To be done:
A. Translate this sentence from the text on growing sweet potatoes into Spanish: "Note: a sweet potato is not really a potato, but I'm going to call it that anyway."
B. Write what comes next in the text on growing sweet potatoes, starting after its last sentence.

══ Document text

Sweet Potatoes

Growing Sweet Potatoes

My Background

As with the taro, I'm pretty much a new comer to growing sweet potatoes. I started growing them about a year ago. As with the taro, I got my start with a potato given to me by Andy and Joy (they are my gardening heroes!). Andy gave me an Okinawan sweet potato, the kind that are purple on the inside. And so it began...

Note: a sweet potato is not really a potato, but I'm going to call it that anyway.

I started with a single sweet potato. I'm pretty sure that anybody can do this. I took the potato, put it in container of dirt, added water every now and then, but mostly left it alone. Eventually vines started growing out of the potato, so I transplanted it into a small section of a raised bed. The vine grew very, VERY quickly, and before long, it was just pretty darn big, and starting to take over.

Lacking anything resembling patience, within a couple of months I was digging around, checking to see if any little potatoes had been started. Not knowing what I was looking for, at, or how to look for it, I didn't find anything, and was discouraged. But I left it alone for a few months, then me and the Shin-meister (my oldest boy) went out and started digging. And were pretty happy. Within the few square feet dedicated to the sweet potatoes, we probably got about five pounds worth. Nice.

════
══ Provided records

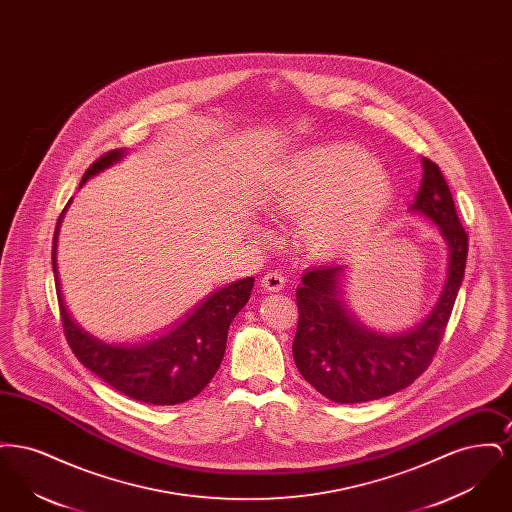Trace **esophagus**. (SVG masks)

════
══ Provided records

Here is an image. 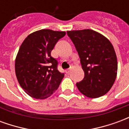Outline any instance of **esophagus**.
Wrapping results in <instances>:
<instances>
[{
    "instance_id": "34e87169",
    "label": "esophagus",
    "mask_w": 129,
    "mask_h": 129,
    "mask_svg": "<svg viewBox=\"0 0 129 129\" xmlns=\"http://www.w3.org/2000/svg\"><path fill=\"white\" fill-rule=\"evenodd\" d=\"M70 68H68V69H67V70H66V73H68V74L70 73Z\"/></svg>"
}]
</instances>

════

Responses for each task:
A. Nota: una batata no es realmente una papa, pero de todos modos voy a llamarla así.

B.
After that I built up a raised bed dedicated to sweet potatoes, and grew out another batch, giving them a bit longer, and in that raised bed, which I started from slips and plant leftovers, we got a pretty good take of purple goodness ;o)

The Problem With Sweet Potatoes In Hawai'i

Nah, just kidding. There's no real problem. The closest thing I had to a problem was finding out accurate information about growing them, information that was applicable to Hawai'i. Most of the information I found, both in print and on the web, was oriented towards the mainland. But sweet potatoes are tropical! Go figure.

Starting Out

You can start with a single sweet potato. Just get one, put it in some dirt, water it, and eventually vines will start to grow out of it. Not a real challenge.

Propagating

Sweet potato can be propagated in a few different ways. One is to just take small sweet potatoes and bury them (just like when starting out). Another way is to grow slips. Take a length of sweet potato vine, and cut it into sections, with a shoot (leaf)/vine combo making up each section. Put the sections in a glass of water, and within a couple of days roots will start coming out of the piece of vine.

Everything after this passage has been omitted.